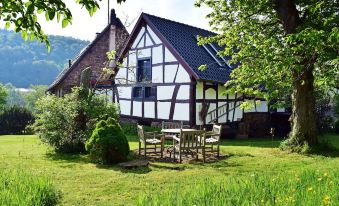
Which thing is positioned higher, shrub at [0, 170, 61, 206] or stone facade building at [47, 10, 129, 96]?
stone facade building at [47, 10, 129, 96]

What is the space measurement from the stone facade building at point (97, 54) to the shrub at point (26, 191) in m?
20.7

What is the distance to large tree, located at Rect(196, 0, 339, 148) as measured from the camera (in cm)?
1022

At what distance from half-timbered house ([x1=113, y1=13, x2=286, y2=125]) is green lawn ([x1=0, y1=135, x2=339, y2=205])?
5.64m

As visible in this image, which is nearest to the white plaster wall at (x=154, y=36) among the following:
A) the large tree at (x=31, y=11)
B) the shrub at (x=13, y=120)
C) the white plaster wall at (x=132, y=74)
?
the white plaster wall at (x=132, y=74)

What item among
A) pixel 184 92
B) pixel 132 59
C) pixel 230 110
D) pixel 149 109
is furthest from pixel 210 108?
pixel 132 59

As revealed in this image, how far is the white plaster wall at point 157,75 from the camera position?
1970 cm

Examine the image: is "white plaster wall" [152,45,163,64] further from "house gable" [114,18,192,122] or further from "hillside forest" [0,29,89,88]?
"hillside forest" [0,29,89,88]

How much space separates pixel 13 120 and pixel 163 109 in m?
13.1

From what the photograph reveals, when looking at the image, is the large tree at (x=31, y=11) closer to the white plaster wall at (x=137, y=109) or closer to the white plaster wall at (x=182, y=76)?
the white plaster wall at (x=182, y=76)

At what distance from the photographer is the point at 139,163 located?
1023 centimetres

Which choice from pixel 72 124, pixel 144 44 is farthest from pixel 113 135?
pixel 144 44

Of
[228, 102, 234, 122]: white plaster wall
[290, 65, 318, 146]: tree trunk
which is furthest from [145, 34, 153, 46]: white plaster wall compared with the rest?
[290, 65, 318, 146]: tree trunk

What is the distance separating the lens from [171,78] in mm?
19094

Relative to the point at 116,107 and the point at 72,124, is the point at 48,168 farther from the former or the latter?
the point at 116,107
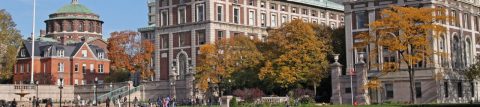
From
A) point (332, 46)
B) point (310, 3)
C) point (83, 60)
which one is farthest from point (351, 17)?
point (83, 60)

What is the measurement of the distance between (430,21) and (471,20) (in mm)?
22255

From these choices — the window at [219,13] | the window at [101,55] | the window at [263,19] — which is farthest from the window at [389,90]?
the window at [101,55]

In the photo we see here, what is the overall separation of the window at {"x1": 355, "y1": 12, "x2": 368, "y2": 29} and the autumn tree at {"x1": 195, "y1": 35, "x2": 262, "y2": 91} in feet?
38.8

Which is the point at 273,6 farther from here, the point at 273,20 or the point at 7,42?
the point at 7,42

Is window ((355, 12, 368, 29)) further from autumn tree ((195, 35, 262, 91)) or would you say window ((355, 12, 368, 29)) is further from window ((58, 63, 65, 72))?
window ((58, 63, 65, 72))

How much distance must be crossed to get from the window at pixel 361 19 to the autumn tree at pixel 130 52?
40.8 metres

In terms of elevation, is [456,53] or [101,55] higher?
[101,55]

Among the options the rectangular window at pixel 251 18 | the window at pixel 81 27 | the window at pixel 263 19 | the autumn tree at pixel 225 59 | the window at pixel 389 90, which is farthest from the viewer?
the window at pixel 81 27

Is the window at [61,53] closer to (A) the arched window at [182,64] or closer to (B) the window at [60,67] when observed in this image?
(B) the window at [60,67]

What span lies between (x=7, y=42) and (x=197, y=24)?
2469 cm

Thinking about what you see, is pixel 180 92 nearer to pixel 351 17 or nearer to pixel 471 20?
pixel 351 17

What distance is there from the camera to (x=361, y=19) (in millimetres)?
79500

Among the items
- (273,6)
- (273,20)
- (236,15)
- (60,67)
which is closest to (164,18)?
(236,15)

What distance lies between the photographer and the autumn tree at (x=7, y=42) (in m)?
88.8
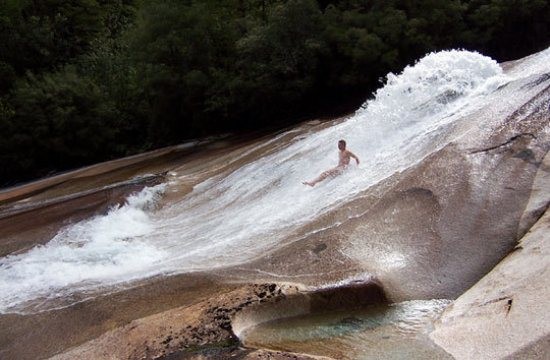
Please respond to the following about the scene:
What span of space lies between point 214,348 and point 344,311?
1720mm

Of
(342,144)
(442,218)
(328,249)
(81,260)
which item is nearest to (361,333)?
(328,249)

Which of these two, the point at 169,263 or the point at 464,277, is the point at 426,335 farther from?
the point at 169,263

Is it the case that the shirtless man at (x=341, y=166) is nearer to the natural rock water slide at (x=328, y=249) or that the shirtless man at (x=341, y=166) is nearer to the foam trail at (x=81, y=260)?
the natural rock water slide at (x=328, y=249)

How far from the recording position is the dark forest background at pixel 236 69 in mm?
26469

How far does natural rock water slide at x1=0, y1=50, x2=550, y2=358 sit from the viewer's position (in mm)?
6754

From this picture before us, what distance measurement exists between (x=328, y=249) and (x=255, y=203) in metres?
3.77

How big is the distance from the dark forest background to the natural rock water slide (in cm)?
1319

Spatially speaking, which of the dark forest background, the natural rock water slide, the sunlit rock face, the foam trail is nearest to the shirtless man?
the natural rock water slide

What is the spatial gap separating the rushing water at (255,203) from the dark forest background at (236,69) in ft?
37.0

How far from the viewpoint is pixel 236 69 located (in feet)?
92.4

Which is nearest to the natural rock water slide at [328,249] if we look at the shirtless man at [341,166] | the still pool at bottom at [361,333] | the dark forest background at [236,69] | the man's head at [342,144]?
the still pool at bottom at [361,333]

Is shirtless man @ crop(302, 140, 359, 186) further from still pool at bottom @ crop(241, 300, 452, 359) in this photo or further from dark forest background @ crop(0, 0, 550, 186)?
dark forest background @ crop(0, 0, 550, 186)

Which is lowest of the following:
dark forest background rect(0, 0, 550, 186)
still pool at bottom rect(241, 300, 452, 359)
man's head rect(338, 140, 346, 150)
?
still pool at bottom rect(241, 300, 452, 359)

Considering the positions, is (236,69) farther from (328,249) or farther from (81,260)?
(328,249)
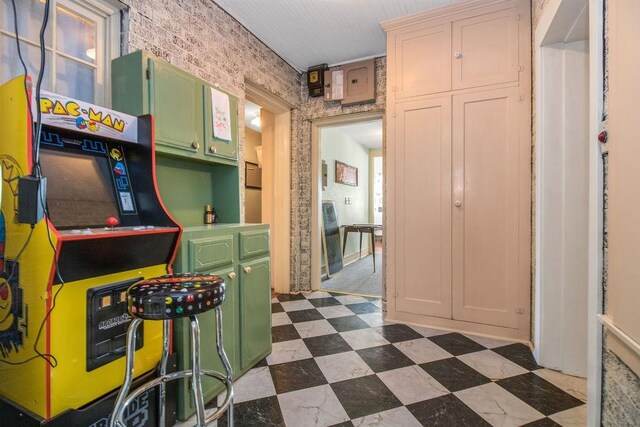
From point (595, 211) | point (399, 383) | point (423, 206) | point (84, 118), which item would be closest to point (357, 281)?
point (423, 206)

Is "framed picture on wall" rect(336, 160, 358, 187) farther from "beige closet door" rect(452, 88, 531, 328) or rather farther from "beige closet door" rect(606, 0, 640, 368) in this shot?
"beige closet door" rect(606, 0, 640, 368)

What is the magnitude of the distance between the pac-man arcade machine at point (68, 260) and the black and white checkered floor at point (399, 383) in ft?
2.40

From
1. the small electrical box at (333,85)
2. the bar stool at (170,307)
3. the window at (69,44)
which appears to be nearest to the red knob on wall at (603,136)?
the bar stool at (170,307)

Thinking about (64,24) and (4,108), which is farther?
(64,24)

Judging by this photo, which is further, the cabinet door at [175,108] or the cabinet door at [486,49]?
the cabinet door at [486,49]

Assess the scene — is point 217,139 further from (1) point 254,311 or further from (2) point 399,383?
(2) point 399,383

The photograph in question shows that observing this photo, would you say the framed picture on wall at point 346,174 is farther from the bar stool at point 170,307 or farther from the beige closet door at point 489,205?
the bar stool at point 170,307

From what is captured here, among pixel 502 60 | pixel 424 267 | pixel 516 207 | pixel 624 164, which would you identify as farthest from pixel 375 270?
pixel 624 164

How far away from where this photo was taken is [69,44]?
155cm

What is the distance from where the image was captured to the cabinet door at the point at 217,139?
181 cm

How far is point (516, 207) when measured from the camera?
226cm

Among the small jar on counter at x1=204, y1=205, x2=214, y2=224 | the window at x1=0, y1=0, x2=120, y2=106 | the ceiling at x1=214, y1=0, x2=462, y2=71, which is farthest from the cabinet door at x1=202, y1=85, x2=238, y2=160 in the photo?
the ceiling at x1=214, y1=0, x2=462, y2=71

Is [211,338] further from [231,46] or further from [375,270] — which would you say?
[375,270]

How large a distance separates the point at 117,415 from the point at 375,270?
4.18 meters
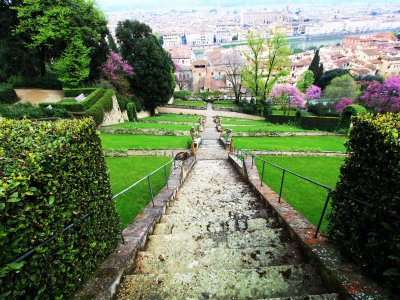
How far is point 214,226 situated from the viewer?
4.84 metres

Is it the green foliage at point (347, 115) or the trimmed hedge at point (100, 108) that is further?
the green foliage at point (347, 115)

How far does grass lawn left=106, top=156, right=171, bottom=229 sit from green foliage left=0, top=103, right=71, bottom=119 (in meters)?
8.04

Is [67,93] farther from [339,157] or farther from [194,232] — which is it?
[339,157]

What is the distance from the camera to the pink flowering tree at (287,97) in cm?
3650

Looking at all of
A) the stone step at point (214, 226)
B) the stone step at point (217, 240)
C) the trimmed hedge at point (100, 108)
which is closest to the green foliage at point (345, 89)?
Result: the trimmed hedge at point (100, 108)

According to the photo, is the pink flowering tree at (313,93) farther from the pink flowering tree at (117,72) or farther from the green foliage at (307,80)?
the pink flowering tree at (117,72)

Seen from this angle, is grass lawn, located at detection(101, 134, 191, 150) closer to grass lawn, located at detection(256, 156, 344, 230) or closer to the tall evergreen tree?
grass lawn, located at detection(256, 156, 344, 230)

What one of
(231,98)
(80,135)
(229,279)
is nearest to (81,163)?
(80,135)

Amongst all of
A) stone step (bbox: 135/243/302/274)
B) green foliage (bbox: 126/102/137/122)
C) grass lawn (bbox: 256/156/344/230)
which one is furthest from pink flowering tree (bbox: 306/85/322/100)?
stone step (bbox: 135/243/302/274)

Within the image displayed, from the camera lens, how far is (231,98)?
5075 cm

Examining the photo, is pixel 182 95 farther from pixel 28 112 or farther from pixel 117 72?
pixel 28 112

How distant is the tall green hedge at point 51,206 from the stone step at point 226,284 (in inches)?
31.6

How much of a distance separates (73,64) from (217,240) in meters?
24.2

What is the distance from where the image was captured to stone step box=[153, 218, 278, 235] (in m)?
4.68
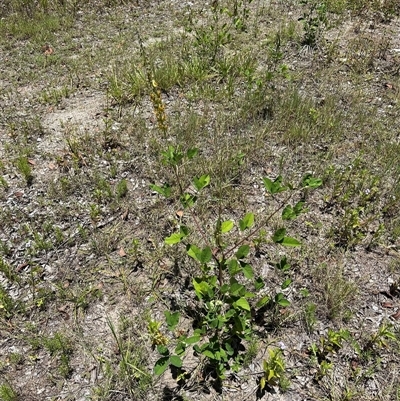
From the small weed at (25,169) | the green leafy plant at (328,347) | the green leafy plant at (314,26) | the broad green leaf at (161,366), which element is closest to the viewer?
the broad green leaf at (161,366)

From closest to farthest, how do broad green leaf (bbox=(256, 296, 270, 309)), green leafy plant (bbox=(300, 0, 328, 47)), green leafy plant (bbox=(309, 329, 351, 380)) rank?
green leafy plant (bbox=(309, 329, 351, 380)) < broad green leaf (bbox=(256, 296, 270, 309)) < green leafy plant (bbox=(300, 0, 328, 47))

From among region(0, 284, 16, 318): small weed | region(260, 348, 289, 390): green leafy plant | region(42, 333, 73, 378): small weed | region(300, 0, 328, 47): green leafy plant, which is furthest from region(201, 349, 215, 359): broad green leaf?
region(300, 0, 328, 47): green leafy plant

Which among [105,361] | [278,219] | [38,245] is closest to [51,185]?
[38,245]

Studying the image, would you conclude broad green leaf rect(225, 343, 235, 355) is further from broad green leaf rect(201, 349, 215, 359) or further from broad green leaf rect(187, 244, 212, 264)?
broad green leaf rect(187, 244, 212, 264)

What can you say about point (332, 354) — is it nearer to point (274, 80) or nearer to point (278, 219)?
point (278, 219)

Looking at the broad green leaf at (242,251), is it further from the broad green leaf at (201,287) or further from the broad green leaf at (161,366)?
the broad green leaf at (161,366)

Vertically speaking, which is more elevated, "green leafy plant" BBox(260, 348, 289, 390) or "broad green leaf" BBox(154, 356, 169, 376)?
"broad green leaf" BBox(154, 356, 169, 376)

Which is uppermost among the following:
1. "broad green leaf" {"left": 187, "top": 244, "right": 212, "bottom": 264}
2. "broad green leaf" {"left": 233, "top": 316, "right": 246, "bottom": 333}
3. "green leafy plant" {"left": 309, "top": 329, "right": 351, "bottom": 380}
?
"broad green leaf" {"left": 187, "top": 244, "right": 212, "bottom": 264}

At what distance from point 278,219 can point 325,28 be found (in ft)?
15.4

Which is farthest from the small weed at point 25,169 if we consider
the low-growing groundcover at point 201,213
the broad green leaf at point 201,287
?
the broad green leaf at point 201,287

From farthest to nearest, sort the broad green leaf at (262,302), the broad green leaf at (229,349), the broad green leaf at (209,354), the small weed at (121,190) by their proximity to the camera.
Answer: the small weed at (121,190), the broad green leaf at (262,302), the broad green leaf at (229,349), the broad green leaf at (209,354)

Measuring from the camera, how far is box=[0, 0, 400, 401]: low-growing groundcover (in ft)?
9.62

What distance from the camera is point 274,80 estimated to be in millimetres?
5812

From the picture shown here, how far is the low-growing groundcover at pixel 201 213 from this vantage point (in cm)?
293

■ ■ ■

--- Short task ---
Rewrite the lines from the one containing "From closest to" up to and including the one containing "green leafy plant (bbox=(309, 329, 351, 380)) <" as a numbered list, omitting any blank lines.

--- Finished answer ---
1. From closest to farthest, how do broad green leaf (bbox=(256, 296, 270, 309)), green leafy plant (bbox=(300, 0, 328, 47)), green leafy plant (bbox=(309, 329, 351, 380)) rank?
2. green leafy plant (bbox=(309, 329, 351, 380)) < broad green leaf (bbox=(256, 296, 270, 309)) < green leafy plant (bbox=(300, 0, 328, 47))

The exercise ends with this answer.